“Watering”: Big Thief’s most unsuspecting and overlooked song

There’s something eerily quiet about the haunting presence of trauma. As charred hearts and minds struggle to grasp the beauty of peace and freedom, the toxicity of the shadow always catches up, like a direct, intentional unravelling of the soul in the soft breeze of the night. Big Thief have many songs that tackle such ambiguities, but one lesser-known gem undeniably holds the torch for this endearing melancholy.

There are many criminally underrated songs on Capacity, like ‘Haley’, ‘Coma’, and ‘Mary’. ‘Haley’, in particular, is clearly one of the band’s most obvious demonstrations of everything that made them appealing in the first place, with Adrianne Lenker’s folkish, singer-songwriter charm sitting at the forefront of the song’s magnetic charm.
__________________________________________________
**Task to carry out:** In the text on the Big Thief song, copy out the part that opens with "There’s something eerily" and closes with "song’s magnetic charm.", renaming "gem" to "track". The material after this comes from an unrelated source.

**Data excerpt:**
__________________________________________________
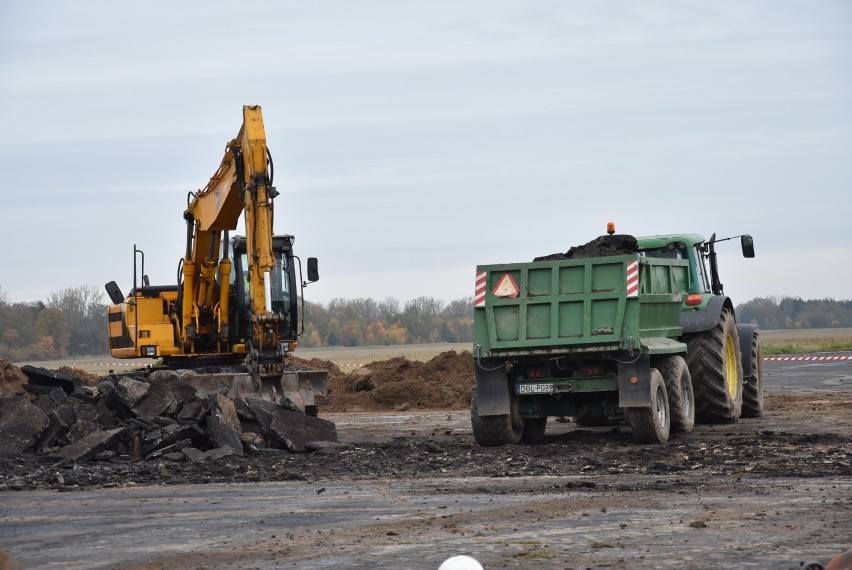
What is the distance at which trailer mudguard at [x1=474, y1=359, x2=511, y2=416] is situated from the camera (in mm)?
16781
__________________________________________________
**Task response:**
There’s something eerily quiet about the haunting presence of trauma. As charred hearts and minds struggle to grasp the beauty of peace and freedom, the toxicity of the shadow always catches up, like a direct, intentional unravelling of the soul in the soft breeze of the night. Big Thief have many songs that tackle such ambiguities, but one lesser-known track undeniably holds the torch for this endearing melancholy.

There are many criminally underrated songs on Capacity, like ‘Haley’, ‘Coma’, and ‘Mary’. ‘Haley’, in particular, is clearly one of the band’s most obvious demonstrations of everything that made them appealing in the first place, with Adrianne Lenker’s folkish, singer-songwriter charm sitting at the forefront of the song’s magnetic charm.